• [The records]:

--

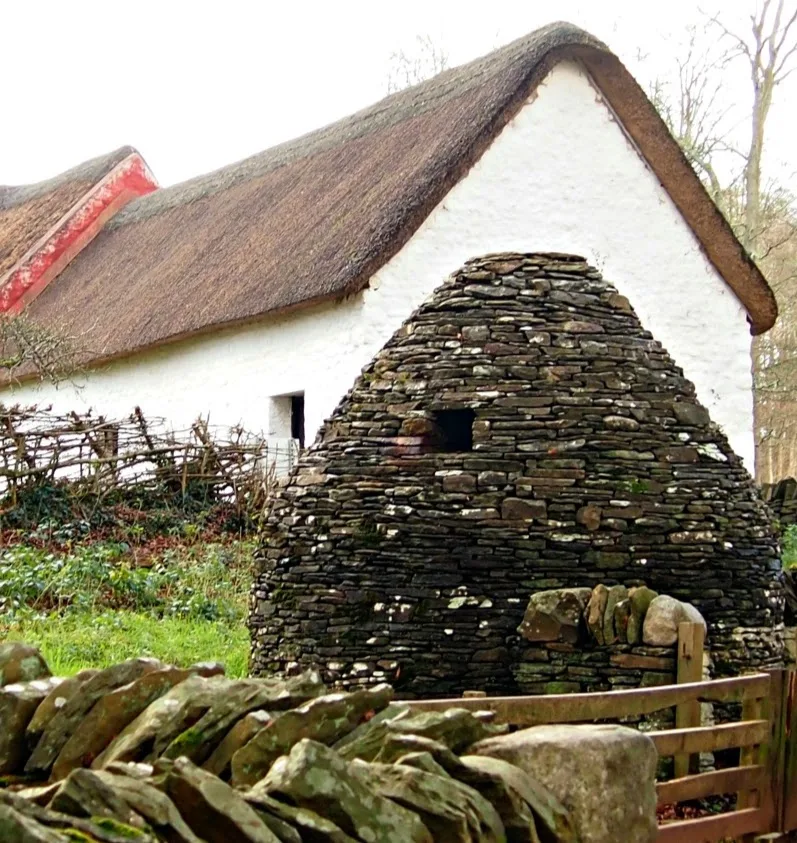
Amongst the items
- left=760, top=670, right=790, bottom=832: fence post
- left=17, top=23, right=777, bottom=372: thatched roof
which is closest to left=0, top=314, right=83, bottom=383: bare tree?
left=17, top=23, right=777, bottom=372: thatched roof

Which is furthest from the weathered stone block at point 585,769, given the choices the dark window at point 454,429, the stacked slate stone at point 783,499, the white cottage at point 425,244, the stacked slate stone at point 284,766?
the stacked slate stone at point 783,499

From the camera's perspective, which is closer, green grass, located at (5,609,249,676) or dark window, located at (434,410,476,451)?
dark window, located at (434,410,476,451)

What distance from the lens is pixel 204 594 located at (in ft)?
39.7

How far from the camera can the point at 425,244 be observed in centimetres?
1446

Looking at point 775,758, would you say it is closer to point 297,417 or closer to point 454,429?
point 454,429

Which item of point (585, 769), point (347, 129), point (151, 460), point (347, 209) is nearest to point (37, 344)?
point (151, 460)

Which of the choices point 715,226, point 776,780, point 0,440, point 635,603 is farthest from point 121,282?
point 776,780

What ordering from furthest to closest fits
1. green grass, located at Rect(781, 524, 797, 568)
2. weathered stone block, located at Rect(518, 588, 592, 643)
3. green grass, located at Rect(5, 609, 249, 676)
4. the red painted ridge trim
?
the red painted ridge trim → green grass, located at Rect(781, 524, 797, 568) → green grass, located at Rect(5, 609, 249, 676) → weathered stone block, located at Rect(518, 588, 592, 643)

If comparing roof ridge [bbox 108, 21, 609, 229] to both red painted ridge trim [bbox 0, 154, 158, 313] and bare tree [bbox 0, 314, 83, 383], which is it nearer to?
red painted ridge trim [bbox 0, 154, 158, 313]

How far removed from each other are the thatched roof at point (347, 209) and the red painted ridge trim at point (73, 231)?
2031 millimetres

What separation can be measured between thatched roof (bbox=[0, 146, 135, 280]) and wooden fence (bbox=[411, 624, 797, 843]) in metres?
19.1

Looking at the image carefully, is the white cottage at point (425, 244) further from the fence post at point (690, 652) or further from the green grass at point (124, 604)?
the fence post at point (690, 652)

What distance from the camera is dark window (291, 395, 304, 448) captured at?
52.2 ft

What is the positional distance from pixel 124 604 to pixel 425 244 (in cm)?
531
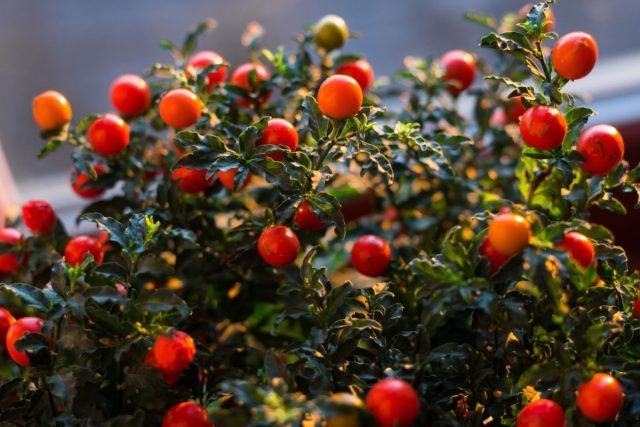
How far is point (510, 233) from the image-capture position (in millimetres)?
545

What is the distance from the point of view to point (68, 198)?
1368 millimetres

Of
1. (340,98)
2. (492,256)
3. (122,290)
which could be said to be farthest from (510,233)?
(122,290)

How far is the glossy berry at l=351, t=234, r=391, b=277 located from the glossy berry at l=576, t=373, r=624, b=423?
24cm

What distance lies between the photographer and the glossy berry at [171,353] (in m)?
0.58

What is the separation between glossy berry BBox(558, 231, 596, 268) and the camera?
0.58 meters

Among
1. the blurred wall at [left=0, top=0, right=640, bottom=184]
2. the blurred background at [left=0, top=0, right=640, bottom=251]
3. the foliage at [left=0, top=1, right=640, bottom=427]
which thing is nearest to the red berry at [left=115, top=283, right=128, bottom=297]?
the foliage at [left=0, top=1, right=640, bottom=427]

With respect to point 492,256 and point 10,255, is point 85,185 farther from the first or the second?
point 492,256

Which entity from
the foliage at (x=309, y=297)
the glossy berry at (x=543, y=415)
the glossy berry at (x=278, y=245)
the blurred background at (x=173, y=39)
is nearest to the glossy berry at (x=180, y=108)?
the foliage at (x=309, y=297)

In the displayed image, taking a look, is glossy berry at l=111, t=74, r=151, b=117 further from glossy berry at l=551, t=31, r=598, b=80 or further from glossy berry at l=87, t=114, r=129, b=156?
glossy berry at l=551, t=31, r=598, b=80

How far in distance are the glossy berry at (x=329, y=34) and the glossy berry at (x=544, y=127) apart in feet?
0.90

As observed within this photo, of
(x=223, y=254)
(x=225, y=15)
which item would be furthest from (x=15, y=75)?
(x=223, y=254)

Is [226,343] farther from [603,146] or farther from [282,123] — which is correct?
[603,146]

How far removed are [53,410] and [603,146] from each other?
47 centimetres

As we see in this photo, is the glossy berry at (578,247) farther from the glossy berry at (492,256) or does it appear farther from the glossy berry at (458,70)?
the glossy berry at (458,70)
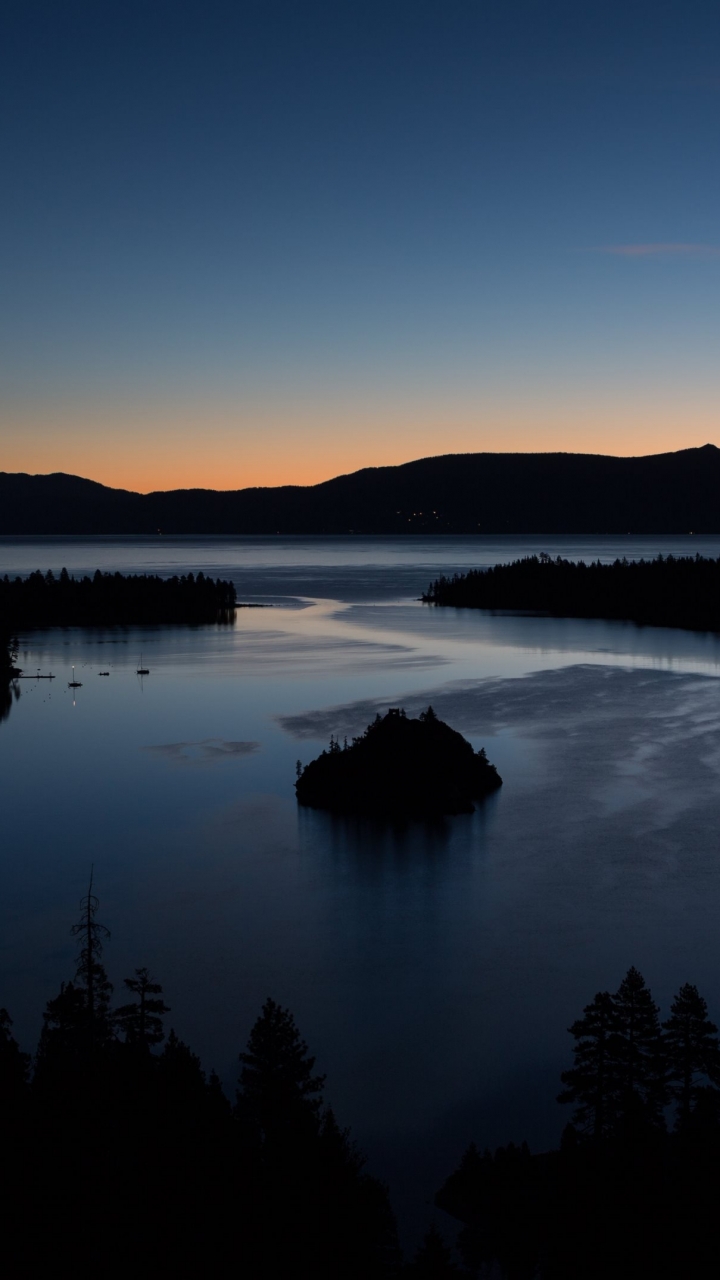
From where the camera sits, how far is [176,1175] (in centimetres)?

--

• [Task instructions]: Each line of the material must be retyped exactly, except that images are omitted.

• [Worked answer]:
Amongst the items
- left=760, top=670, right=790, bottom=832: fence post
- left=17, top=23, right=777, bottom=372: thatched roof
which is closest to left=0, top=314, right=83, bottom=383: bare tree?
left=17, top=23, right=777, bottom=372: thatched roof

Which is furthest from the weathered stone block at point 585,769, given the choices the dark window at point 454,429, the stacked slate stone at point 783,499, the white cottage at point 425,244, the stacked slate stone at point 284,766?
the stacked slate stone at point 783,499

From the camera's perspective, which is closer, green grass, located at (5,609,249,676) or dark window, located at (434,410,476,451)?
dark window, located at (434,410,476,451)

What distance from the lens is pixel 204 594 located at (in ft)?
39.7

How far from the camera can the point at 425,244 be observed in centimetres?
1446

Looking at point 775,758, would you say it is closer to point 297,417 or closer to point 454,429?
point 454,429

Which item of point (585, 769), point (347, 129), point (151, 460), point (347, 209) is nearest to point (37, 344)?
point (151, 460)

Which of the choices point 715,226, point 776,780, point 0,440, point 635,603 is farthest from point 121,282?
point 776,780

What ordering from furthest to closest fits
1. green grass, located at Rect(781, 524, 797, 568)
2. weathered stone block, located at Rect(518, 588, 592, 643)
3. green grass, located at Rect(5, 609, 249, 676)
4. the red painted ridge trim
?
the red painted ridge trim → green grass, located at Rect(781, 524, 797, 568) → green grass, located at Rect(5, 609, 249, 676) → weathered stone block, located at Rect(518, 588, 592, 643)

If comparing roof ridge [bbox 108, 21, 609, 229] to both red painted ridge trim [bbox 0, 154, 158, 313] and bare tree [bbox 0, 314, 83, 383], which is it nearer to?
red painted ridge trim [bbox 0, 154, 158, 313]

How far removed from each other are the thatched roof at point (347, 209) and the red painted ridge trim at point (73, 231)?
2031 millimetres

What separation can be measured between thatched roof (bbox=[0, 146, 135, 280]) and wooden fence (bbox=[411, 624, 797, 843]) in metres?
19.1

Looking at the image carefully, is the white cottage at point (425, 244) further from the fence post at point (690, 652) or further from the green grass at point (124, 604)?
the fence post at point (690, 652)

What distance from the camera is dark window (291, 395, 304, 448) captured at?
52.2 ft

What is the positional distance from pixel 124 604 to pixel 425 244 (in cm)?
531
How far is point (510, 233) from the image-capture position (in millimetres)?
545

What is the distance from the point of view to point (68, 198)?
1368 millimetres

Of
1. (340,98)
2. (492,256)
3. (122,290)
which could be said to be farthest from (510,233)?
(122,290)

How far is the glossy berry at l=351, t=234, r=391, b=277 located from the glossy berry at l=576, t=373, r=624, b=423?
24cm

What distance lies between the photographer and the glossy berry at [171,353] (in m)?
0.58

What is the separation between glossy berry BBox(558, 231, 596, 268) and the camera?
0.58 meters

Among
1. the blurred wall at [left=0, top=0, right=640, bottom=184]
2. the blurred background at [left=0, top=0, right=640, bottom=251]
3. the foliage at [left=0, top=1, right=640, bottom=427]
which thing is nearest to the red berry at [left=115, top=283, right=128, bottom=297]?
the foliage at [left=0, top=1, right=640, bottom=427]

With respect to point 492,256 and point 10,255, is point 85,185 farther from the first or the second?
point 492,256

Which entity from
the foliage at (x=309, y=297)
the glossy berry at (x=543, y=415)
the glossy berry at (x=278, y=245)
the blurred background at (x=173, y=39)
is nearest to the glossy berry at (x=180, y=108)?
the foliage at (x=309, y=297)

In the displayed image, taking a look, is glossy berry at l=111, t=74, r=151, b=117 further from glossy berry at l=551, t=31, r=598, b=80 or further from glossy berry at l=87, t=114, r=129, b=156?
glossy berry at l=551, t=31, r=598, b=80

How far in distance are the glossy berry at (x=329, y=34) and the glossy berry at (x=544, y=127) apart in feet?
0.90

As observed within this photo, of
(x=223, y=254)
(x=225, y=15)
which item would be furthest from (x=15, y=75)?
(x=223, y=254)

Is [226,343] farther from [603,146] or farther from [282,123] — which is correct?
[603,146]

How far removed are [53,410] and [603,146] from each other?
47 centimetres

As we see in this photo, is the glossy berry at (578,247) farther from the glossy berry at (492,256) or does it appear farther from the glossy berry at (458,70)?
the glossy berry at (458,70)
From where the camera sits, how far is [176,1175] (in centimetres)?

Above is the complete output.